Karena inilah, Bukit suci dianggap menjadi tanah suci ketiga bagi umat Muslim. Meskipun dalam Al-Qur’an sendiri tidak disebutkan kota Yerusalem secara gamblang, kota Yerusalem tempat Bukit Suci ini berada kerap disebut dalam hadist-hadist Rasulullah shallallahu ‘alaihi wa sallam. Beberapa akademisi juga menghubungkan kesucian Yerusalem ini dengan perkembangan dan perluasan dari suatu gaya sastra yang dikenal sebagai Al-Fadhail atau Sejarah Kota. Fadhail Yerusalem ini kemudian menginspirasi para Muslim, khususnya pada periode Bani Umayyah, untuk memperindah kesucian kota tersebut.

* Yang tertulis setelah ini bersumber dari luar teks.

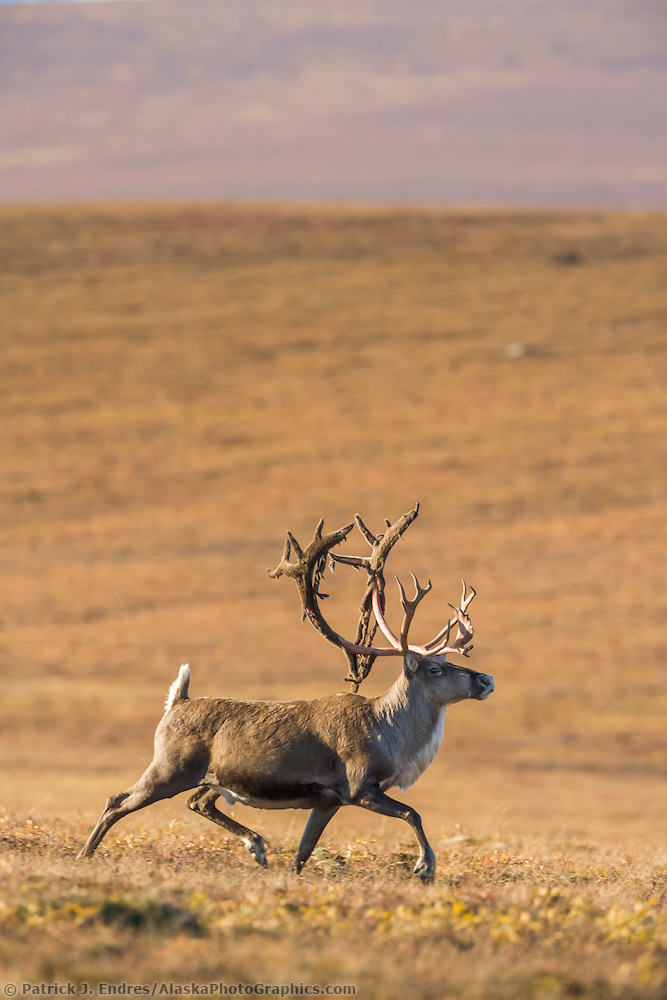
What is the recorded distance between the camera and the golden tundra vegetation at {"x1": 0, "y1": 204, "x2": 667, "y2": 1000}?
23.7 ft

Kiblat Shalat Dipindahkan ke Mekkah
Di masa Nabi Muhammad shallallahu ‘alaihi wa sallam, awalnya perintah shalat itu ke baitul Maqdis di Palestina. Namun Rasulullah shallallahu ‘alaihi wa sallam berusaha untuk tetap shalat menghadap ke Ka’bah. Caranya adalah dengan mengambil posisi di sebelah selatan Ka’bah. Dengan mengahadap ke utara, maka selain menghadap Baitul Maqdis di Palestina, beliau juga tetap menghadap Ka’bah.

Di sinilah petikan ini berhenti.